The Israeli Cabinet on Sunday outlawed two extremist Jewish groups, Kach and Kahane Lives, as terrorist organizations. Baruch Goldstein, who carried out the Hebron massacre, was a member of Kach.

The government has also issued detention-without-trial orders against six extremist settler leaders, and yesterday arrested Rabbi Moshe Levinger - the father of the West Bank settlement movement. Other radical settlers have been restricted in their movements and some have been disarmed.

Government officials hoped these moves would be sufficient to persuade the PLO to resume talks this week. Once they get under way, Rabin has said, agreement could be reached in less than two weeks, and the Israeli Army could withdraw from Gaza and Jericho within six weeks.

The Israeli prime minister was anxious to end the crisis with the Palestinians before he left for Washington last night, allowing him to focus on the future of peace talks with Syria when he meets Mr. Clinton tomorrow.

Arafat under pressure

But Arafat is under pressure from opponents within the PLO not to resume the peace talks without prior agreement on international protection for Palestinians in the occupied territories. The UN resolution is the minimum he needs as political cover, Israeli officials concede privately.
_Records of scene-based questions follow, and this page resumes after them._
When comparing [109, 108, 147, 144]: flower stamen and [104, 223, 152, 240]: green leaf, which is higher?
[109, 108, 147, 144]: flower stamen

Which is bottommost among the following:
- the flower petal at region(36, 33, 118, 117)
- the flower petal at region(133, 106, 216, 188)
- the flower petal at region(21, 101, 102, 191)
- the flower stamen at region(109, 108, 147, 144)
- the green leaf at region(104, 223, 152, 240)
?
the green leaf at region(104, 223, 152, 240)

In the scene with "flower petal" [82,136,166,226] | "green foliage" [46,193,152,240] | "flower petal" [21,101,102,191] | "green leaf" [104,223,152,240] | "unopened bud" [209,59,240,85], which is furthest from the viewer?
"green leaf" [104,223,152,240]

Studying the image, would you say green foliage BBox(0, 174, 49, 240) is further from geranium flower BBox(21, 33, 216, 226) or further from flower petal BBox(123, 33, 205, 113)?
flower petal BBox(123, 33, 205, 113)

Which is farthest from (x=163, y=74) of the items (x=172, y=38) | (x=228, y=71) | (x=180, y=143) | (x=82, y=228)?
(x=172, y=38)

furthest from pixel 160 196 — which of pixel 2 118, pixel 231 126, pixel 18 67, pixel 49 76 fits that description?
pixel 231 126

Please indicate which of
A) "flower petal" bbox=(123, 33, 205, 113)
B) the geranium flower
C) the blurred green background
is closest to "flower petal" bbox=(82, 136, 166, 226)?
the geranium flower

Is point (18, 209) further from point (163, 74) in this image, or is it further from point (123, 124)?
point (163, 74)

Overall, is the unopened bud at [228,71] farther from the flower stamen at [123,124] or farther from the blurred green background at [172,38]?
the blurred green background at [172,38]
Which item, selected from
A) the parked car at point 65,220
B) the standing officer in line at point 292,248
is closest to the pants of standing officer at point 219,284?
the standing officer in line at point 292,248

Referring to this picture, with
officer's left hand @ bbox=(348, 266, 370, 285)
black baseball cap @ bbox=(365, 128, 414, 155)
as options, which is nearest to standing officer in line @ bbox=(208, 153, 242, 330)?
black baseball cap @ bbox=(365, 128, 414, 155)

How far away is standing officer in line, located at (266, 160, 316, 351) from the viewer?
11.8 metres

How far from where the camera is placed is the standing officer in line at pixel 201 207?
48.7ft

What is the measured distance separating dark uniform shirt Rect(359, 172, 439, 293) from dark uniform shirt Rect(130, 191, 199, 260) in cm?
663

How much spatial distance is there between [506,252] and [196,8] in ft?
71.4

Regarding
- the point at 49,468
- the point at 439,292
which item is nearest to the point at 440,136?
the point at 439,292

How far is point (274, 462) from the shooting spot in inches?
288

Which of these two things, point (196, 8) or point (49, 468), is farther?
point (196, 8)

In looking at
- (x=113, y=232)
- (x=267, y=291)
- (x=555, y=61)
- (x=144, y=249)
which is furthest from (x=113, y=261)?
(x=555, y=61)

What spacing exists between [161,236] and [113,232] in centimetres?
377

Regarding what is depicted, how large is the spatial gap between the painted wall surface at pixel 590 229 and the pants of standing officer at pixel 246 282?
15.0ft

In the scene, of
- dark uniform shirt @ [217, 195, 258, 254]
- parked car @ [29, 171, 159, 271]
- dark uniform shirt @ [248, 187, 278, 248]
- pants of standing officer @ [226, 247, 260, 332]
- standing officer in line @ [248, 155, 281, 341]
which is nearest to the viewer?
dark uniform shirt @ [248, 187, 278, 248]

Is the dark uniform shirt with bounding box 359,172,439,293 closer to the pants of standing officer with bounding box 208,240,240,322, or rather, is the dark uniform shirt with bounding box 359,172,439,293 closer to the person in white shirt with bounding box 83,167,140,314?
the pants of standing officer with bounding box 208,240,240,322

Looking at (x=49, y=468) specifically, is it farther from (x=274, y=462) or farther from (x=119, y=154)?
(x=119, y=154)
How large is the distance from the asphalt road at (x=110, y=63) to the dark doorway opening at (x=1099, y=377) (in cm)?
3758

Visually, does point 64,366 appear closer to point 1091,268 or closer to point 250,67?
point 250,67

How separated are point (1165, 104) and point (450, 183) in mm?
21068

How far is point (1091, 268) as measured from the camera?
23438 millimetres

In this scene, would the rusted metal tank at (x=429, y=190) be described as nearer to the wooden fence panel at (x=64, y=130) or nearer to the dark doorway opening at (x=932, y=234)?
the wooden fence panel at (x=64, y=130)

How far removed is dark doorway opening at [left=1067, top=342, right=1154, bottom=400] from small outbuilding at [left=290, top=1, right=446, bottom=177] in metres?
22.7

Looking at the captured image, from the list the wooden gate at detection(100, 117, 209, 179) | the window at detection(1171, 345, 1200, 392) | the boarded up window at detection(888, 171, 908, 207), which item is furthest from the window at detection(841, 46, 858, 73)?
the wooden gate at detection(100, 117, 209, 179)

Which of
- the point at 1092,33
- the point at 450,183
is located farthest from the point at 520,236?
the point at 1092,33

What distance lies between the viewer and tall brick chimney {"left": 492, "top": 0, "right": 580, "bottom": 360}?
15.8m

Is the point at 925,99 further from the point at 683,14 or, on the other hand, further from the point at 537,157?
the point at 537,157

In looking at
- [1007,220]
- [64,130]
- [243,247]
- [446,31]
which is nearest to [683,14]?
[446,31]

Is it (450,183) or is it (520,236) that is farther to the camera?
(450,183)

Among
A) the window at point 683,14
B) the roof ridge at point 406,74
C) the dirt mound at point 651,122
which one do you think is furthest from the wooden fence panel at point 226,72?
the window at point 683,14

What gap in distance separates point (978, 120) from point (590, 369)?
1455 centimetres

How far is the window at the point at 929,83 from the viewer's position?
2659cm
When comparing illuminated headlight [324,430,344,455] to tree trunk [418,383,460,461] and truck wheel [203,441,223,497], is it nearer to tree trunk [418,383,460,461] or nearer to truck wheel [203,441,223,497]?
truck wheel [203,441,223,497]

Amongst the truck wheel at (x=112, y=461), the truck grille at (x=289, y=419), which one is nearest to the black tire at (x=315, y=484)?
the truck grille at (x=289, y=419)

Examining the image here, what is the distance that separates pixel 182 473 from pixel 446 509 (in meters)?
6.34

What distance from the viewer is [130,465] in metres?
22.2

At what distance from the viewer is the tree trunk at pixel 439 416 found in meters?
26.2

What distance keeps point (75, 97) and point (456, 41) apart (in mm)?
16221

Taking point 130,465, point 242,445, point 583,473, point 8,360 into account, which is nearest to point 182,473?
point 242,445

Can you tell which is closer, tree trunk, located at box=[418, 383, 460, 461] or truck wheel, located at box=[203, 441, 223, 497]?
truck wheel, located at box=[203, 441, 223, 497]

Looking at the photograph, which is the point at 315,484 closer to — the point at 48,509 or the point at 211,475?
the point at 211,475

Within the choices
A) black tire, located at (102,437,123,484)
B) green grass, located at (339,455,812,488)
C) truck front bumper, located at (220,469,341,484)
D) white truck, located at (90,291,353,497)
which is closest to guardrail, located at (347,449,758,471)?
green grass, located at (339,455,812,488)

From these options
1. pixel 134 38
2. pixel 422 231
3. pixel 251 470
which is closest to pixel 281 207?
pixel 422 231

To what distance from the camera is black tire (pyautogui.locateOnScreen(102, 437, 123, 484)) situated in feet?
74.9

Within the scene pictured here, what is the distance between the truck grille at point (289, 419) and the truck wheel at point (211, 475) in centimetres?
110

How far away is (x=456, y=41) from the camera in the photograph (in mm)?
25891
PLO officials are insisting that Israel's crackdown on a limited number of extremist settlers is not sufficient. They are demanding that the Israeli government uproot some settlements.

But this runs counter to the Declaration of Principles, in which it was agreed to defer consideration of the settlements' future until negotiations on the final status of the occupied territories, due to begin in 1995.